■ WORK ORDER ■
Your output should consist solely of the lines from the one holding "class: Mammalia" to the end of the records below, inclusive, reproduced exactly and free of pictures.

■ PROVIDED MATERIAL ■
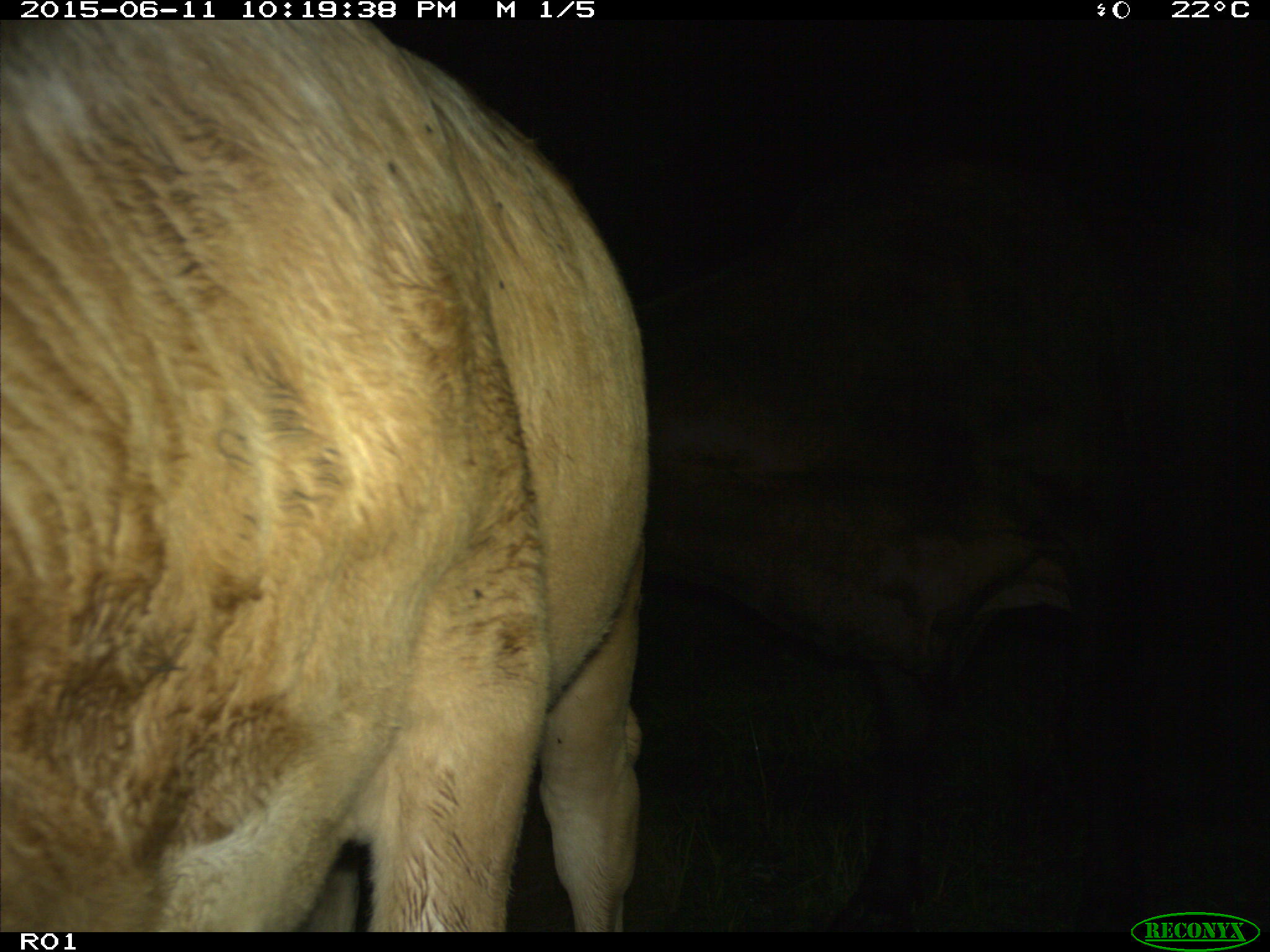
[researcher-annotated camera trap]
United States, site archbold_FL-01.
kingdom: Animalia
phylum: Chordata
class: Mammalia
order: Artiodactyla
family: Bovidae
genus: Bos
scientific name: Bos taurus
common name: domestic cow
Bos taurus (domestic cow).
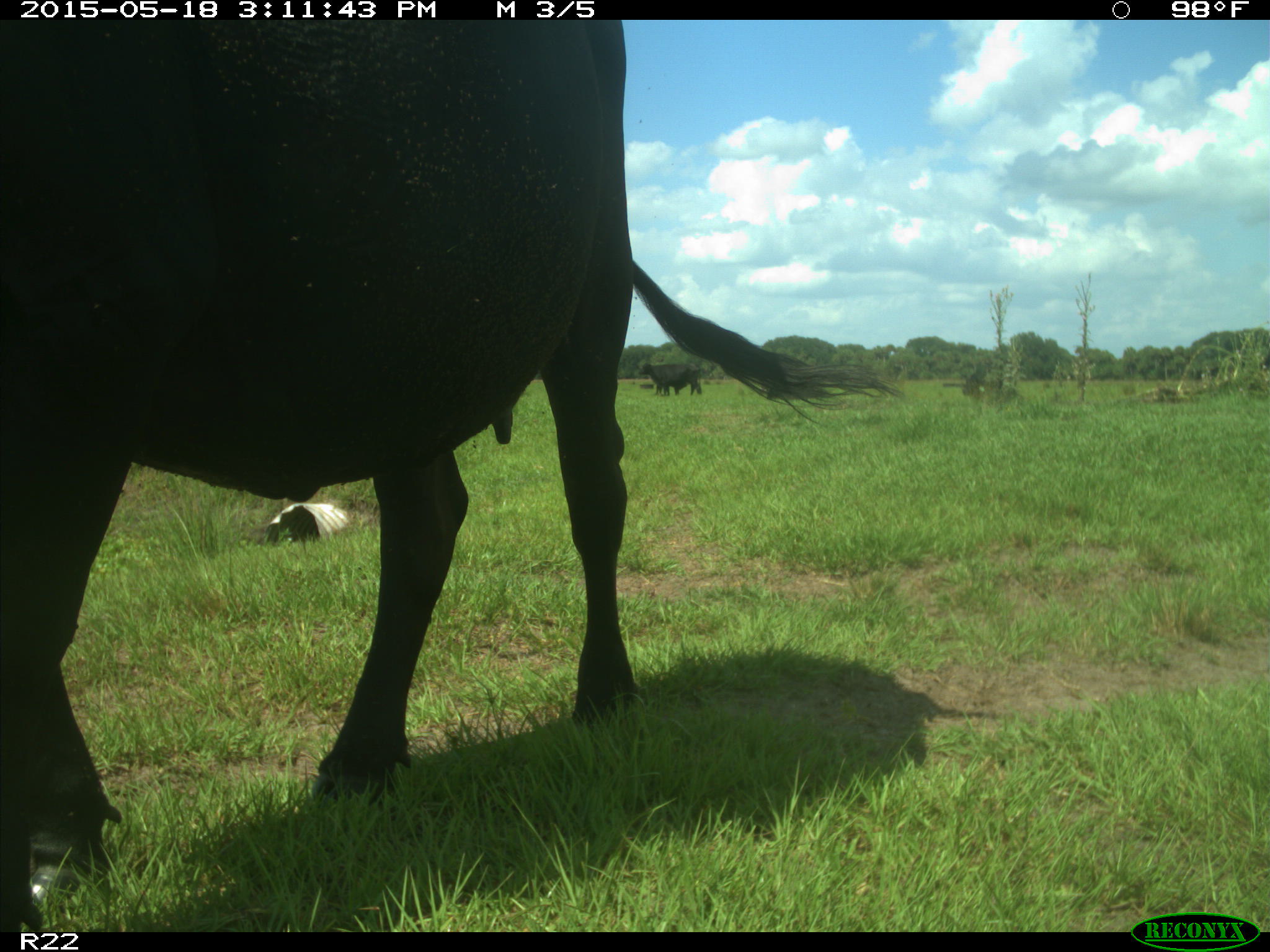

■ ANSWER FOR THE TASK ■
class: Mammalia
order: Artiodactyla
family: Bovidae
genus: Bos
scientific name: Bos taurus
common name: domestic cow
Bos taurus (domestic cow).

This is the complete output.